- Opening Delimiter -

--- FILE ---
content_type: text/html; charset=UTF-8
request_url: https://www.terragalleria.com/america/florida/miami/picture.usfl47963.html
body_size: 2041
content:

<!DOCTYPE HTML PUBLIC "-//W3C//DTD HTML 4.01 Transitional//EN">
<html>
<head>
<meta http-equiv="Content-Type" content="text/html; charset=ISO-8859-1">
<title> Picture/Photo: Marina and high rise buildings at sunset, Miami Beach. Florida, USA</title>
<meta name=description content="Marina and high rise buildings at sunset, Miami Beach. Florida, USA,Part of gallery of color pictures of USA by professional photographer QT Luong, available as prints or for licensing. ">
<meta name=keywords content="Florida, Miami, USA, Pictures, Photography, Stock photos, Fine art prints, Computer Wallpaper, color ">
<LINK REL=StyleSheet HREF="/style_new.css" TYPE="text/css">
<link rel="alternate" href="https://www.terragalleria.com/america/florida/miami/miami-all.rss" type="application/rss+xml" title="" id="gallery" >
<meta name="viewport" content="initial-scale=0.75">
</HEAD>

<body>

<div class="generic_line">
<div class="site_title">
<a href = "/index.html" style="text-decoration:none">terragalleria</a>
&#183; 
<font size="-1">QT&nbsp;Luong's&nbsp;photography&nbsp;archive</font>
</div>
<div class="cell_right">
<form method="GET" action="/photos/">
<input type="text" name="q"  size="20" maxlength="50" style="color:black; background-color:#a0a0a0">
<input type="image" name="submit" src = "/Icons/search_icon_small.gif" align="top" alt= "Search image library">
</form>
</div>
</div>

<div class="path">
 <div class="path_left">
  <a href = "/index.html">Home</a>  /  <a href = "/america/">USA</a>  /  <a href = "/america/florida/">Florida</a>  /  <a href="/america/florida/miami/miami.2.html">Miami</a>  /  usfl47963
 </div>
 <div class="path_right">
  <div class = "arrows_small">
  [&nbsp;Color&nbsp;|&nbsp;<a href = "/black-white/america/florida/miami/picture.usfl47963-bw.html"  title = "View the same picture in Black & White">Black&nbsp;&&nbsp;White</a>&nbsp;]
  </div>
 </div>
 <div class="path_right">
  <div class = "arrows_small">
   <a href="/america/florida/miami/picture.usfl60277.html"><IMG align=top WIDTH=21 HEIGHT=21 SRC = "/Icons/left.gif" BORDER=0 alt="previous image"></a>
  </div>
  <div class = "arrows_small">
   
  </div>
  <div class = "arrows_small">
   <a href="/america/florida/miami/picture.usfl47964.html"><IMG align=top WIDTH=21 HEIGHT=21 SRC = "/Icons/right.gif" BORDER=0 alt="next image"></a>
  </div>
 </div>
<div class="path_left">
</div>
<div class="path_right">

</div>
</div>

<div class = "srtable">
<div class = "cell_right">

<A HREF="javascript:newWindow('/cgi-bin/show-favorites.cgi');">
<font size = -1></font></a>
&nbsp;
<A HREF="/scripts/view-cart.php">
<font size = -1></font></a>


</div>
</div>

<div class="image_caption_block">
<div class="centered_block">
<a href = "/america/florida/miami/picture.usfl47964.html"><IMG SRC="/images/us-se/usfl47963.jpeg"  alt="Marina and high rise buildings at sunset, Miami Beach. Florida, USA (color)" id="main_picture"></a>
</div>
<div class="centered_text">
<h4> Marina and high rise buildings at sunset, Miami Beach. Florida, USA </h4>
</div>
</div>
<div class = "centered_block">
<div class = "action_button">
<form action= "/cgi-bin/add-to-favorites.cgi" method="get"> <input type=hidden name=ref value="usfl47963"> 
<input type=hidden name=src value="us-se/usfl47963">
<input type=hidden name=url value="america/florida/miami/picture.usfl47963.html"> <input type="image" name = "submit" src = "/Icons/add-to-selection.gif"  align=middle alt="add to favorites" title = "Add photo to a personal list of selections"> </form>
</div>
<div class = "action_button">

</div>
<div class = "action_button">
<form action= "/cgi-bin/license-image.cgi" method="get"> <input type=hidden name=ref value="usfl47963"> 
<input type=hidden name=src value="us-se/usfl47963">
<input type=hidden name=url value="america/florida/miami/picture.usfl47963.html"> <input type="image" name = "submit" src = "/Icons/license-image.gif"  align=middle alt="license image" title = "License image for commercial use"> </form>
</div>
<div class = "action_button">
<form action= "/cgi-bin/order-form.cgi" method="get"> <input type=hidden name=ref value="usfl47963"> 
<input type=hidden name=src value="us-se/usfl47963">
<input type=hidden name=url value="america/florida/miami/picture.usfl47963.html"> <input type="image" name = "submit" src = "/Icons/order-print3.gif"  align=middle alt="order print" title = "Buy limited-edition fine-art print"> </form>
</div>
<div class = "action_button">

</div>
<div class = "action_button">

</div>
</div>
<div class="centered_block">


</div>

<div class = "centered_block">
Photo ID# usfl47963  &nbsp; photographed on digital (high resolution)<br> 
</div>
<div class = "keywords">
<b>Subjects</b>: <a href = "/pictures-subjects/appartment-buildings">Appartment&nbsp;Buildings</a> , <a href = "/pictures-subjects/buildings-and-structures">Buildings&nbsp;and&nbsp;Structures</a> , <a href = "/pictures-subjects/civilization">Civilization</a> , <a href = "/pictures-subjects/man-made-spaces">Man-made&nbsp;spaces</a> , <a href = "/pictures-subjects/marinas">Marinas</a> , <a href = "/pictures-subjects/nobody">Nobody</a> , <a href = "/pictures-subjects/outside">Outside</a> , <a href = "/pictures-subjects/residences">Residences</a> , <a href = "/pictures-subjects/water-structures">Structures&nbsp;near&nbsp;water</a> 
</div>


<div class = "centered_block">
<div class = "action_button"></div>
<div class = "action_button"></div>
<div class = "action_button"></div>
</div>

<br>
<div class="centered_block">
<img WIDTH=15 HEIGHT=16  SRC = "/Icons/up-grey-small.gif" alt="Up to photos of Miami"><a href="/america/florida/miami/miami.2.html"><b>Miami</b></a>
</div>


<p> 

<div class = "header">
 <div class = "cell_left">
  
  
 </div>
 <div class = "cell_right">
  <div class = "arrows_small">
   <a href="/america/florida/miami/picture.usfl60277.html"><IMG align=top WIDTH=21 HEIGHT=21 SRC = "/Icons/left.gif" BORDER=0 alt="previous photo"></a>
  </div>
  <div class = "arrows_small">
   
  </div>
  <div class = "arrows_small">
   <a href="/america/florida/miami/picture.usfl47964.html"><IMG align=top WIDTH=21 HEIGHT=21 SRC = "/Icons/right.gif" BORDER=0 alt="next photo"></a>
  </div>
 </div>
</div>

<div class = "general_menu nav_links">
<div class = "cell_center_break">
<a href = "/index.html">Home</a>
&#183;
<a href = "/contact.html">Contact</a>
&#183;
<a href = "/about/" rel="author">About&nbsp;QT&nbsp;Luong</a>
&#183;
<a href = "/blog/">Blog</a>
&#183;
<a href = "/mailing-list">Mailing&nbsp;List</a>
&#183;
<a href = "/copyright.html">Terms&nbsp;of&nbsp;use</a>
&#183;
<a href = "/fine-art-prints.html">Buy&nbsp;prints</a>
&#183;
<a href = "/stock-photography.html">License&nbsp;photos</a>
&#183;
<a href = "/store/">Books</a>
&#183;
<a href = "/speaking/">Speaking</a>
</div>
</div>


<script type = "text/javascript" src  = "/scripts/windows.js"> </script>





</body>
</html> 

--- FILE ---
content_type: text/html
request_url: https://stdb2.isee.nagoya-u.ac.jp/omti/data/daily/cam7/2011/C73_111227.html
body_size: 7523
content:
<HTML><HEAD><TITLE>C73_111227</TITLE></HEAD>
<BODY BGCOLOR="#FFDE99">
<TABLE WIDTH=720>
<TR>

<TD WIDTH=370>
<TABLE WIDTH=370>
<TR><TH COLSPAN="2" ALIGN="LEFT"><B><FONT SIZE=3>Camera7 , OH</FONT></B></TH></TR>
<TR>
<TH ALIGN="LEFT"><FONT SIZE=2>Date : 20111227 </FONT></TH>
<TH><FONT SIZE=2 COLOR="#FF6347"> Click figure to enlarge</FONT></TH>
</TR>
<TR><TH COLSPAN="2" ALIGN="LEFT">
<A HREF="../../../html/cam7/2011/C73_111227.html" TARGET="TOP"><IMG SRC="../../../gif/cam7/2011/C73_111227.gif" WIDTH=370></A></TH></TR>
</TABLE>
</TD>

- Closing Delimiter -

#### Your objective:
Retype only this range exactly: the first line of the data through the line where "<title> Picture/Photo: Marina" appears.

#### Result for this exercise:
--- FILE ---
content_type: text/html; charset=UTF-8
request_url: https://www.terragalleria.com/america/florida/miami/picture.usfl47963.html
body_size: 2041
content:

<!DOCTYPE HTML PUBLIC "-//W3C//DTD HTML 4.01 Transitional//EN">
<html>
<head>
<meta http-equiv="Content-Type" content="text/html; charset=ISO-8859-1">
<title> Picture/Photo: Marina and high rise buildings at sunset, Miami Beach. Florida, USA</title>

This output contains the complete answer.